▶ [DESCRIPTION OF THE TASK]:
Reproduce verbatim the part of the rows that opens with the first line and closes with the line containing "279H152V287L157 292H171L176 290V279H174V262L171", including both of those lines.

-- Start RECORD SET --

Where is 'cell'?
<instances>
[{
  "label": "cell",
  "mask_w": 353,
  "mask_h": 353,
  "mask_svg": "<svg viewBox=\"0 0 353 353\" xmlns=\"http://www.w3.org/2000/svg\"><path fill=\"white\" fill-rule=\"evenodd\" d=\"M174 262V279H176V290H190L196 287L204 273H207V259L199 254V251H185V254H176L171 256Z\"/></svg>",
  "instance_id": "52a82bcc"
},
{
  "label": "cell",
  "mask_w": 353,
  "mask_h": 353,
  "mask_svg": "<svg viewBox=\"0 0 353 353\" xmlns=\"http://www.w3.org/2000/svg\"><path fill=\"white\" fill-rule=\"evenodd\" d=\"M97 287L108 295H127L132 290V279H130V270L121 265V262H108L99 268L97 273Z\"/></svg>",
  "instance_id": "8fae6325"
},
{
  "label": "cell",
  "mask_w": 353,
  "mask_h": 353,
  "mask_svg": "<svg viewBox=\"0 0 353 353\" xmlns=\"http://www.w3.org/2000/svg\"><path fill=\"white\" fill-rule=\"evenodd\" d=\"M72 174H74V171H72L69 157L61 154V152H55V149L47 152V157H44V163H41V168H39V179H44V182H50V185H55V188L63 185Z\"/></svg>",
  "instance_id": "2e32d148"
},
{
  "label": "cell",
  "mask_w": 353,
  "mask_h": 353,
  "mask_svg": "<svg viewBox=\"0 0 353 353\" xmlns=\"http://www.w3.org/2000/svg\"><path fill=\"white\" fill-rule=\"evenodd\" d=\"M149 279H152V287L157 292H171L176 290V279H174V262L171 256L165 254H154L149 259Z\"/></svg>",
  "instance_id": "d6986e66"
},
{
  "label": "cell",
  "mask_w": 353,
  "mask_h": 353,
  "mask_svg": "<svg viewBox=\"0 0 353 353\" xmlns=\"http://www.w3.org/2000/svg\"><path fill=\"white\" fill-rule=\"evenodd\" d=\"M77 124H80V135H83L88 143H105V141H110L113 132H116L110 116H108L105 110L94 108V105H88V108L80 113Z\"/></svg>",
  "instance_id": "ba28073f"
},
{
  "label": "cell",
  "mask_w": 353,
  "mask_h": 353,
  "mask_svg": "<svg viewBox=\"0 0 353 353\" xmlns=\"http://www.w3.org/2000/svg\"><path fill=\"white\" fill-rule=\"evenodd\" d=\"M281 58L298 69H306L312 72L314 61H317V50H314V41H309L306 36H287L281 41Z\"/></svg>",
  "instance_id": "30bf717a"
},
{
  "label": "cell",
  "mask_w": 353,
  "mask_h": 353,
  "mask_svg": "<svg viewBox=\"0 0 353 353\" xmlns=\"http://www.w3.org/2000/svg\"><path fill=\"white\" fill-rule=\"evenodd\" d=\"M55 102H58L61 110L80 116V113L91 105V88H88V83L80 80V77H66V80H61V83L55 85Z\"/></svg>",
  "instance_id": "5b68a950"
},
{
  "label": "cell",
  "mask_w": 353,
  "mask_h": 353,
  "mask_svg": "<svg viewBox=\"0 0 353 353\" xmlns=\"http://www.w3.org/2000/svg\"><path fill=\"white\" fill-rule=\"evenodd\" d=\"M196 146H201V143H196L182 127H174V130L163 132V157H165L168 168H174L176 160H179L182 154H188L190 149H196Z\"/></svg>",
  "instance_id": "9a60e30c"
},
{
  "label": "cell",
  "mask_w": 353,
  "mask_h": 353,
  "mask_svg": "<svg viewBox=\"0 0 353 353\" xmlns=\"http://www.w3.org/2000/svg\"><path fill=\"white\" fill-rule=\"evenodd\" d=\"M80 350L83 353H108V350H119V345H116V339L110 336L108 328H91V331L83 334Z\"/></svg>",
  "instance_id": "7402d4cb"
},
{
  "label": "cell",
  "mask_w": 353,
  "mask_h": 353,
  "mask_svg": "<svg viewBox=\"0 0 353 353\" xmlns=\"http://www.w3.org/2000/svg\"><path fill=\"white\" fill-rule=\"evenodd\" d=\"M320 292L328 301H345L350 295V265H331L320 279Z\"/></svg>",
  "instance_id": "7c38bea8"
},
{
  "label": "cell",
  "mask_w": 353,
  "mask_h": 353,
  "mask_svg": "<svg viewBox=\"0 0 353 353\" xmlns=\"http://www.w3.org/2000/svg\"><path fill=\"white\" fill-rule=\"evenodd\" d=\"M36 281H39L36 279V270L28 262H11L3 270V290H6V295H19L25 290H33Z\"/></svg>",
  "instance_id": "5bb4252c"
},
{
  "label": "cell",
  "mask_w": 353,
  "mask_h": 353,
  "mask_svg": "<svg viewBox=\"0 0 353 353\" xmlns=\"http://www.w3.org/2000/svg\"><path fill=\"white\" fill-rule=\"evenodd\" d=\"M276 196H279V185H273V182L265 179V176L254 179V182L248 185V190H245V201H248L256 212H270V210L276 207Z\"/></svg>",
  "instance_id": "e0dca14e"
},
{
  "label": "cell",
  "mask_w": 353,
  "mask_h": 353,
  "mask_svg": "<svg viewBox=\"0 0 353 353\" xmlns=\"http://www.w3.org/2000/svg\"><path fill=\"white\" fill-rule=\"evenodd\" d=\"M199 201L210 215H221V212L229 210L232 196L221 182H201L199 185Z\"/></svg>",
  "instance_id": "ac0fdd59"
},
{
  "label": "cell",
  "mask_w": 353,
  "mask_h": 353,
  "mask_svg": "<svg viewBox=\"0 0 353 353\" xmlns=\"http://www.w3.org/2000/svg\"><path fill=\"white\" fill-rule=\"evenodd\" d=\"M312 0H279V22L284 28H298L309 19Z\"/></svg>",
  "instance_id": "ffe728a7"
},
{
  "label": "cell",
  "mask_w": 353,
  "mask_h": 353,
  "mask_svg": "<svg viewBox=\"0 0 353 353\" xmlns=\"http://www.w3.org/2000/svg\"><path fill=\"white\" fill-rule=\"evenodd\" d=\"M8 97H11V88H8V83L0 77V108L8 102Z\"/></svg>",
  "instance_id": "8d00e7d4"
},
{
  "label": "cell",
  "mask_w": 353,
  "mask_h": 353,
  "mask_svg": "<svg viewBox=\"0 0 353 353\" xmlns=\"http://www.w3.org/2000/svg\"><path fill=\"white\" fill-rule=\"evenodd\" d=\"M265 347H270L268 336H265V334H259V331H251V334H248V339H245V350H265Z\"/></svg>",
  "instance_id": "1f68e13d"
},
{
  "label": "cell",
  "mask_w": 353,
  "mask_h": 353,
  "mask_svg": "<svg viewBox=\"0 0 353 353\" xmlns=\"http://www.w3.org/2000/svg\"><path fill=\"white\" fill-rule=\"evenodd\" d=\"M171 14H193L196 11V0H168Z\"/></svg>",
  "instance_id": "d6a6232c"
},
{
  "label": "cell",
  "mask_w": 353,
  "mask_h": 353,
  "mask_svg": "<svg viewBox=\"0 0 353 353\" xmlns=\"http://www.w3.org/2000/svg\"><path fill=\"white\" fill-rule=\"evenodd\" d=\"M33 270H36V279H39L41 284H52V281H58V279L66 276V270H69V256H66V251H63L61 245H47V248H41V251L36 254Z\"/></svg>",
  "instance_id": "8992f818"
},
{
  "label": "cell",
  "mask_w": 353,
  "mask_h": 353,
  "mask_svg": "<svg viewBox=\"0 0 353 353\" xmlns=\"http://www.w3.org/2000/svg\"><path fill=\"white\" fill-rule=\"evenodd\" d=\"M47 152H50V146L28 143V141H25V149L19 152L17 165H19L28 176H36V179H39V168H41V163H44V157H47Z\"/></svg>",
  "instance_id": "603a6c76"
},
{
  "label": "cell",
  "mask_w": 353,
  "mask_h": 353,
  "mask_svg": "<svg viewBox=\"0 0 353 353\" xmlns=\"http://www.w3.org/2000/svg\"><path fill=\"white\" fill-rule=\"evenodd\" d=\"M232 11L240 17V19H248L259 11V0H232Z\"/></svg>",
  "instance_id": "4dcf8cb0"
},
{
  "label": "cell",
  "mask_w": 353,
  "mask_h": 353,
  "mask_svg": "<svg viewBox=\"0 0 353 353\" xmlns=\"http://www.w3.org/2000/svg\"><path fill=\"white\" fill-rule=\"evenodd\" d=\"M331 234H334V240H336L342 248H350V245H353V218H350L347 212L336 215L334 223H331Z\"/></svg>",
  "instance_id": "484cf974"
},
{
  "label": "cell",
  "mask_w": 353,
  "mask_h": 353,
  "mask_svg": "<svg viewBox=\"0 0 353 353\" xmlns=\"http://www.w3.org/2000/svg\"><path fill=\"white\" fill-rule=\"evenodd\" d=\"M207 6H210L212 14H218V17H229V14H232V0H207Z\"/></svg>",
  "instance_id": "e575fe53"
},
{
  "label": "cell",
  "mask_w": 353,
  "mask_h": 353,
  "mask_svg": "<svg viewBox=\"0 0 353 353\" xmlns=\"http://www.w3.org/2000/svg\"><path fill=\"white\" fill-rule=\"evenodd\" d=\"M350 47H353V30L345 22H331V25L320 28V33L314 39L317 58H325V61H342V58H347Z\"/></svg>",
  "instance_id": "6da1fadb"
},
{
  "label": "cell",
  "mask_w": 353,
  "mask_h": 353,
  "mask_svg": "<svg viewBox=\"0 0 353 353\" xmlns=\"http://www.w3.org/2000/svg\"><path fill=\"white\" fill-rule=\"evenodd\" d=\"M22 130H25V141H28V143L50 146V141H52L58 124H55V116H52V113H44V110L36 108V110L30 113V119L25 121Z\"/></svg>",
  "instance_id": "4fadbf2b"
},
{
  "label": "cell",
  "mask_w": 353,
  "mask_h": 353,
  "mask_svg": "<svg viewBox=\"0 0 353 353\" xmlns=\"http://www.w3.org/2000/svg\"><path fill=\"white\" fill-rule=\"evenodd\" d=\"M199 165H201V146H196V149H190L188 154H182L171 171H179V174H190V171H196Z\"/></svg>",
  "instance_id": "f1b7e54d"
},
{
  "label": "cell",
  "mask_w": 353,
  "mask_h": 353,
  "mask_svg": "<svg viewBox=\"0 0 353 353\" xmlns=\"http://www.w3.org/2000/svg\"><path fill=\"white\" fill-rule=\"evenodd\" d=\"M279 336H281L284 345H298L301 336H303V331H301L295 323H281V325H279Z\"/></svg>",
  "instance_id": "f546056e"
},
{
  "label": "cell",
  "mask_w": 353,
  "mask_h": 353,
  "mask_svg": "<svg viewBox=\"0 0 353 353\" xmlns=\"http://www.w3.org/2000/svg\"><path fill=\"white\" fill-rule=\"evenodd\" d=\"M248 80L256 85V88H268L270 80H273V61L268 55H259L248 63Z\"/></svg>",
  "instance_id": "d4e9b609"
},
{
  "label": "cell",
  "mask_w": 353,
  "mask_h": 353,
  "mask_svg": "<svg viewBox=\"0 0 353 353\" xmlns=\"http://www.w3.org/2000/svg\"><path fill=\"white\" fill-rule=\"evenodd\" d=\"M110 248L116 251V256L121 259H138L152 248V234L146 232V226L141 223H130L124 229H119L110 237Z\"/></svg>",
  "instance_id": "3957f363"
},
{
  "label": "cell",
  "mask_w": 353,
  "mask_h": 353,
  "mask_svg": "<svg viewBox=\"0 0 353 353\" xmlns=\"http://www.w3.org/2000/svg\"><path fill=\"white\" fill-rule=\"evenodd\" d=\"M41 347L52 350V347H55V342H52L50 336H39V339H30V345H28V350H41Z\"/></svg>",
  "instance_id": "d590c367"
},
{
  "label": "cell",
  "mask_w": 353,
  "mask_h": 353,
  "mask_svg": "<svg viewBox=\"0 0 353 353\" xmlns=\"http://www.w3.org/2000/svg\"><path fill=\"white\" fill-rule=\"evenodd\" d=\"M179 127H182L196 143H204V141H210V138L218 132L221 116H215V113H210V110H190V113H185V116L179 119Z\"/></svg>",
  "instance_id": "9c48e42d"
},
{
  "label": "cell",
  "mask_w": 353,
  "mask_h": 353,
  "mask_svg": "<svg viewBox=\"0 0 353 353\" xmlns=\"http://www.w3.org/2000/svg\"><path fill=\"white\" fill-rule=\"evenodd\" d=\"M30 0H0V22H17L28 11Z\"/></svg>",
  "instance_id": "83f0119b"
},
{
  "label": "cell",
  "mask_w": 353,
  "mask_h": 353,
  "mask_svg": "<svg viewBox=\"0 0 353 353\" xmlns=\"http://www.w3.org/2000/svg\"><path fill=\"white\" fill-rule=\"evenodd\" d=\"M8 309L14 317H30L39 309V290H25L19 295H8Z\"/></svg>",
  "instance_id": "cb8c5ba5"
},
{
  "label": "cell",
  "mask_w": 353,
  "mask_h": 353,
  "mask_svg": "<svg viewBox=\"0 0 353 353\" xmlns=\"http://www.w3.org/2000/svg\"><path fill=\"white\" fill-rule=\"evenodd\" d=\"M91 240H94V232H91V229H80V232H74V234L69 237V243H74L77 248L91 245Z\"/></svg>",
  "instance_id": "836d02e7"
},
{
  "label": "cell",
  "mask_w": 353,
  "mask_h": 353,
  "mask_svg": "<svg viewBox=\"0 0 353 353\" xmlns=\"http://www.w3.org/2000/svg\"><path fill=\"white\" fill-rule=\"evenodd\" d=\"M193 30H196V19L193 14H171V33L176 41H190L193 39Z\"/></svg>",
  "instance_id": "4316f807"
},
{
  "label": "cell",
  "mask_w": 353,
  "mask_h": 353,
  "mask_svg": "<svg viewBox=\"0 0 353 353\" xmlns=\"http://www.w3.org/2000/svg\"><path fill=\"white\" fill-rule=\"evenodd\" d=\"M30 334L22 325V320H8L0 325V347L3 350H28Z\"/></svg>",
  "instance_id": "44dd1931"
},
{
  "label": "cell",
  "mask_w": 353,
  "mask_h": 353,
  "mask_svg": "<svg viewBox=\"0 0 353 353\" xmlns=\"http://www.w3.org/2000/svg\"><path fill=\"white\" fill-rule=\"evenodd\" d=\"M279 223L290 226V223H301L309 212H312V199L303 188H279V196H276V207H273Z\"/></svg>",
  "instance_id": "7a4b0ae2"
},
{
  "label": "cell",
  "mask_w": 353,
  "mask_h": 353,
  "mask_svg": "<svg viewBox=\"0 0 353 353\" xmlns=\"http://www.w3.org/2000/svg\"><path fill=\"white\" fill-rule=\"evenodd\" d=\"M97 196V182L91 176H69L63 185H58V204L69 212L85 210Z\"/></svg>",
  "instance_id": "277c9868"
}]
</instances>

-- End RECORD SET --

▶ [FULL SOLUTION]:
Where is 'cell'?
<instances>
[{
  "label": "cell",
  "mask_w": 353,
  "mask_h": 353,
  "mask_svg": "<svg viewBox=\"0 0 353 353\" xmlns=\"http://www.w3.org/2000/svg\"><path fill=\"white\" fill-rule=\"evenodd\" d=\"M174 262V279H176V290H190L196 287L204 273H207V259L199 254V251H185V254H176L171 256Z\"/></svg>",
  "instance_id": "52a82bcc"
},
{
  "label": "cell",
  "mask_w": 353,
  "mask_h": 353,
  "mask_svg": "<svg viewBox=\"0 0 353 353\" xmlns=\"http://www.w3.org/2000/svg\"><path fill=\"white\" fill-rule=\"evenodd\" d=\"M97 287L108 295H127L132 290V279H130V270L121 265V262H108L99 268L97 273Z\"/></svg>",
  "instance_id": "8fae6325"
},
{
  "label": "cell",
  "mask_w": 353,
  "mask_h": 353,
  "mask_svg": "<svg viewBox=\"0 0 353 353\" xmlns=\"http://www.w3.org/2000/svg\"><path fill=\"white\" fill-rule=\"evenodd\" d=\"M72 174H74V171H72L69 157L61 154V152H55V149L47 152V157H44V163H41V168H39V179H44V182H50V185H55V188L63 185Z\"/></svg>",
  "instance_id": "2e32d148"
},
{
  "label": "cell",
  "mask_w": 353,
  "mask_h": 353,
  "mask_svg": "<svg viewBox=\"0 0 353 353\" xmlns=\"http://www.w3.org/2000/svg\"><path fill=\"white\" fill-rule=\"evenodd\" d=\"M149 279H152V287L157 292H171L176 290V279H174V262L171 256L165 254H154L149 259Z\"/></svg>",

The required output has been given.